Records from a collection
+++
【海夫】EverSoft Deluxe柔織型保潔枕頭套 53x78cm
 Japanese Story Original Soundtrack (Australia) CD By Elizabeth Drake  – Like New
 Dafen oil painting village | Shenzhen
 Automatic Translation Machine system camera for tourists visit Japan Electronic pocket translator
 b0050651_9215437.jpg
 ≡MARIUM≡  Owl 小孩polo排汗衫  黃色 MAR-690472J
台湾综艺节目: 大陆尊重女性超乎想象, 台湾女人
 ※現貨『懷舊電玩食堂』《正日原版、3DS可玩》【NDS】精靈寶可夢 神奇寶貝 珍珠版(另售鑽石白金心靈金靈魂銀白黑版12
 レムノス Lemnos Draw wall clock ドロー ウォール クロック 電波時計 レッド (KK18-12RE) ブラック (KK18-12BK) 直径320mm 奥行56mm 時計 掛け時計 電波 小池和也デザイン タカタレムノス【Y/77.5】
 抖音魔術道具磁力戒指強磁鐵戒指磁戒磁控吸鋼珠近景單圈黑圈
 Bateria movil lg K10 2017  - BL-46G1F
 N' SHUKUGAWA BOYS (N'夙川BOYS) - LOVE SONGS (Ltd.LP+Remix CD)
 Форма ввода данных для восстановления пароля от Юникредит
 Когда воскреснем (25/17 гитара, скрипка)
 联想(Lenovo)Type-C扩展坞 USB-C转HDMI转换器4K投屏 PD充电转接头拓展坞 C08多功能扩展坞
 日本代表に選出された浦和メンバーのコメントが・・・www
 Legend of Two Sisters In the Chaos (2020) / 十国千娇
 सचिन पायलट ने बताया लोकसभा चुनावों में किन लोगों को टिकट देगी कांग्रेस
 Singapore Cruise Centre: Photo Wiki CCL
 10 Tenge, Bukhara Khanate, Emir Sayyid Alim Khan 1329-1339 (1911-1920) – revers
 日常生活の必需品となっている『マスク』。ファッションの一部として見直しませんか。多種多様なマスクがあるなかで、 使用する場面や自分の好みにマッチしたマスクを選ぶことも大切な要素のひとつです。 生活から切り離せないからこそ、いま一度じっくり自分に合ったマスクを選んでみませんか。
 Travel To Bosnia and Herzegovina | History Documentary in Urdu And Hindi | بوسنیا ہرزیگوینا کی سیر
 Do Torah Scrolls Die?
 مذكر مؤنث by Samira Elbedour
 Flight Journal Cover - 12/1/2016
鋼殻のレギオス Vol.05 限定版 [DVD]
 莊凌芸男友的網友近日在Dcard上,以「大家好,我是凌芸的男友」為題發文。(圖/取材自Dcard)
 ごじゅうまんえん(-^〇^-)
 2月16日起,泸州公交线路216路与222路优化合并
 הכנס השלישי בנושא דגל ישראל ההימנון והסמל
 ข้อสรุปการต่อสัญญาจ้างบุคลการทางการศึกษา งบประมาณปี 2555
+++
Problem to work on
Your response should consist solely of the lines from the one containing "مذكر مؤنث by Samira Elbedour" to the end of the entries, both ends included, exactly as they appear.

Result of the task
 مذكر مؤنث by Samira Elbedour
 Flight Journal Cover - 12/1/2016
鋼殻のレギオス Vol.05 限定版 [DVD]
 莊凌芸男友的網友近日在Dcard上,以「大家好,我是凌芸的男友」為題發文。(圖/取材自Dcard)
 ごじゅうまんえん(-^〇^-)
 2月16日起,泸州公交线路216路与222路优化合并
 הכנס השלישי בנושא דגל ישראל ההימנון והסמל
 ข้อสรุปการต่อสัญญาจ้างบุคลการทางการศึกษา งบประมาณปี 2555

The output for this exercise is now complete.